Node-Sparing Short-Course Radiotherapy Sequential Chemotherapy and PD-1 Inhibitor for Mid/Low pMMR/MSS Rectal Cancer (MODIFI-RC-II)

Launched by SIXTH AFFILIATED HOSPITAL, SUN YAT-SEN UNIVERSITY · May 3, 2025

Trial Information

Current as of June 27, 2025

Recruiting

Keywords

ClinConnect Summary

The MODIFI-RC-II clinical trial is studying a new treatment approach for patients with a specific type of rectal cancer known as mid/low microsatellite stable (MSS) or proficient mismatch repair (pMMR) rectal cancer.

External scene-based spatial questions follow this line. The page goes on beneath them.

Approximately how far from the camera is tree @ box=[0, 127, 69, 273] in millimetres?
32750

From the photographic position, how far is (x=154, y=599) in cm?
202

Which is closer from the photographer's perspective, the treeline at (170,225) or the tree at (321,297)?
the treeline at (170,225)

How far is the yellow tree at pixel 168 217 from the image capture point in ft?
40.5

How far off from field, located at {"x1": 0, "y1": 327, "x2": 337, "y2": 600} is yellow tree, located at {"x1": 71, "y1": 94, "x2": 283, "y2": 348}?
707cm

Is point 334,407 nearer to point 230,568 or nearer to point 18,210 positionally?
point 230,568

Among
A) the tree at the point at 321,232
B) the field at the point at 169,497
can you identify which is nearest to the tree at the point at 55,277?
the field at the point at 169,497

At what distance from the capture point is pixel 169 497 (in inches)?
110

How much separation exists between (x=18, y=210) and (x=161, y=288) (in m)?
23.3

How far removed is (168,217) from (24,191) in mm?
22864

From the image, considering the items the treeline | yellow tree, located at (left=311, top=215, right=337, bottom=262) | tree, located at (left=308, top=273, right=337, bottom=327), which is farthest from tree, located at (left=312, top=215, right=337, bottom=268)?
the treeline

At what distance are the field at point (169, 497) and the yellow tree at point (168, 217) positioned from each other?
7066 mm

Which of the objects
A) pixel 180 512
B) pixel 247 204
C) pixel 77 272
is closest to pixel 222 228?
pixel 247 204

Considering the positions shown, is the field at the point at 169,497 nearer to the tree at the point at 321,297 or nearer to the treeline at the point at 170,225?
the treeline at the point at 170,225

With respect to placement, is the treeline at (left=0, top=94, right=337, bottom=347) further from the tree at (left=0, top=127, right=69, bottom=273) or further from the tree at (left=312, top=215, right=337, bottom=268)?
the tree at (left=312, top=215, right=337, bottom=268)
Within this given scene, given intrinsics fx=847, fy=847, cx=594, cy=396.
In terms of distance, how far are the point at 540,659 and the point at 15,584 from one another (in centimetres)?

This trial will evaluate whether a combination of short-term radiotherapy, followed by chemotherapy and an immune checkpoint inhibitor (a type of drug that helps the immune system fight cancer), can improve treatment outcomes. The goal is to see if this method can lead to a higher rate of complete tumor response, help patients avoid major surgeries that could affect their quality of life, and generally make treatment more tolerable.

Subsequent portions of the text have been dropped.